More from the Associated Press: 25,000 Tons of Ukraine Grain Reach East Africa
— Biodiversity talks opened in Montreal on Wednesday with U.N. Secretary-General Antonio Guterres appealing for “a peace pact with nature.” The two-week long COP15 review conference focuses on the relationship between man and nature’s support systems. The first part of COP15 was held in Kunming, China, in October of last year. This second meeting will include continued negotiations by parties to the Convention on Biological Diversity, which the U.N. hopes will lead to the adoption of an ambitious post-2020 Global Biodiversity Framework.
— The U.N. resident and humanitarian coordinator in Haiti said Thursday that gangs control more than a third of the capital, Port-au-Prince, and they are subjecting the population to violence, including rape. Ulrika Richardson told reporters at U.N. headquarters that hunger is growing, with half the population food insecure. For the first time, there are 20,000 Haitians who are in the most catastrophic level of food insecurity, primarily in the capital’s biggest slum, Cite Soleil. A recent cholera outbreak is also growing, spreading beyond the capital to eight of the island nation’s 10 departments. At least 238 people have died from the water borne disease since October, and nearly 12,000 more have been hospitalized.

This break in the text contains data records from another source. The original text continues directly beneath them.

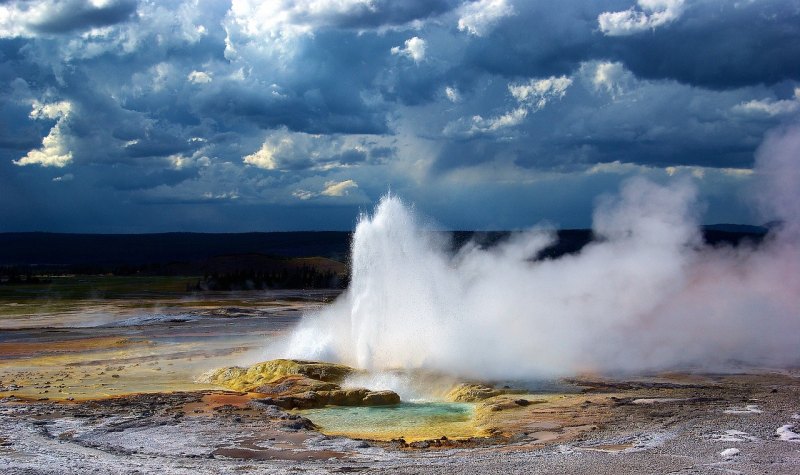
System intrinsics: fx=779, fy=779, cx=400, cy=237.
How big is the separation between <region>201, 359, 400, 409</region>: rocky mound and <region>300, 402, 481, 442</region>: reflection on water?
365 millimetres

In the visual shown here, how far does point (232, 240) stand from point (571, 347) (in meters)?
164

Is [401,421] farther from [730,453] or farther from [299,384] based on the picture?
[730,453]

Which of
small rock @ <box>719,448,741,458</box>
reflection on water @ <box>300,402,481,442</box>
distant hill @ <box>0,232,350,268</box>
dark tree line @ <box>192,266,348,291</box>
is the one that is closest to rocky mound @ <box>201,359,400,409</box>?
reflection on water @ <box>300,402,481,442</box>

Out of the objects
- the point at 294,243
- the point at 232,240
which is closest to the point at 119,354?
the point at 294,243

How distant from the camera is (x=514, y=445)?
13.5m

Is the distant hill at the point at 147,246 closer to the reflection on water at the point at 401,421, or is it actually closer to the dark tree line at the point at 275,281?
the dark tree line at the point at 275,281

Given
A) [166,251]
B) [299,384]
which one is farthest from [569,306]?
[166,251]

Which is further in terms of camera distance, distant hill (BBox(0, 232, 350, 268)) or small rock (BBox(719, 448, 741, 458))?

This year’s flash appeal for $145 million is only 16% funded, as the U.N. looks ahead to next year seeking a further $719 million for hunger, cholera and other humanitarian needs.
— The World Health Organization said Thursday that malaria cases continued to rise between 2020 and 2021, but at a slower rate than in the period 2019 to 2020. The newly released World Malaria Report says there were an estimated 619,000 malaria deaths globally in 2021, compared to 625,000 in the first year of the COVID-19 pandemic. In 2019, before the pandemic struck, the number of deaths stood at 568,000. Most countries also managed, despite supply chain and logistics challenges, to maintain malaria testing and treatment during the pandemic. WHO chief Dr. Tedros Adhanom Ghebreyesus said through a strengthened response, risk mitigation, building resilience and accelerating research, “there is every reason to dream of a malaria-free future.”
The Secretary-General welcomed the signing Monday of a framework agreement in Sudan between pro-democracy political parties and the military, which returned to power in an October 2021 coup. Guterres said he hopes the agreement can lead to the return to a civilian-led transition in the country and he urged the parties to address outstanding issues.
Quote of Note
“In Ukraine today, the ability of civilians to survive is under attack.”
U.N. humanitarian chief Martin Griffiths in remarks to the U.N. Security Council on Tuesday about living conditions in Ukraine, where Russia has stepped up attacks on energy infrastructure as winter temperatures begin to plummet.
What we are watching next week
Griffiths heads to Ukraine December 12-15. He will meet with government officials, humanitarian partners and people impacted by the war. The U.N. humanitarian chief will meet displaced persons in the southern city of Mykolaiv and inspect an aid distribution site in Kherson. He will also meet with senior government officials in Kyiv and meet representatives from the NGO community.